Recorded data
────────
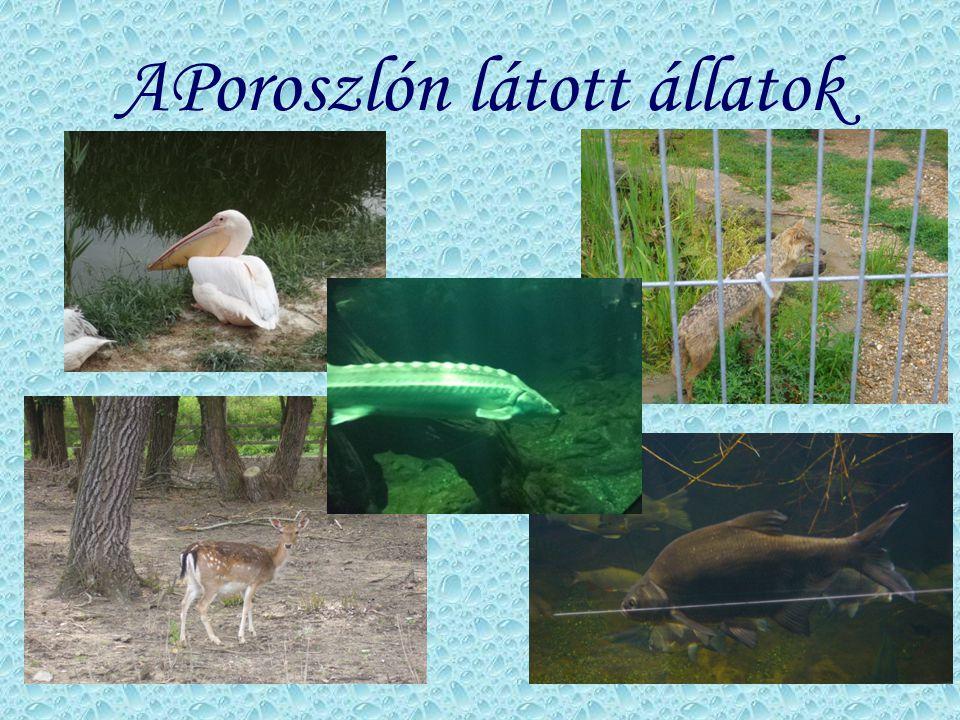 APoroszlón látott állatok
────────
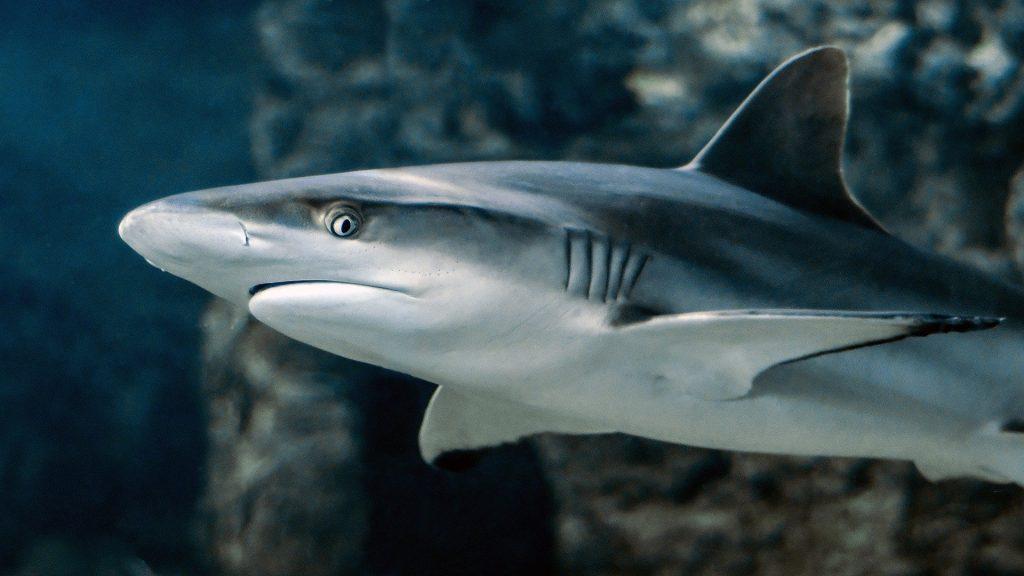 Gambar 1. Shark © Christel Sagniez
────────
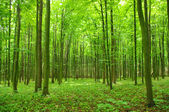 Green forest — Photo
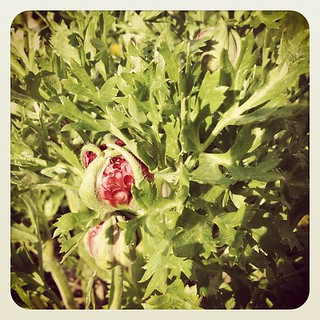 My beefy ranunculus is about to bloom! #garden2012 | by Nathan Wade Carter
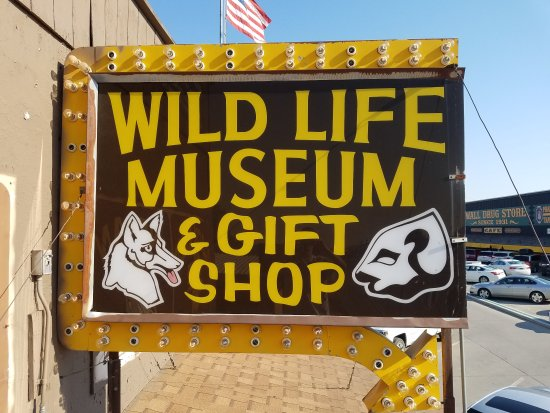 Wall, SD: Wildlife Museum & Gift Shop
────────
Problem to work on
Look back at the data above, then output exactly the lines from the line holding "My beefy ranunculus" up to and including the line holding "Wall, SD: Wildlife Museum & Gift Shop". Leave out the pictures.

Output of the task
 My beefy ranunculus is about to bloom! #garden2012 | by Nathan Wade Carter
 Wall, SD: Wildlife Museum & Gift Shop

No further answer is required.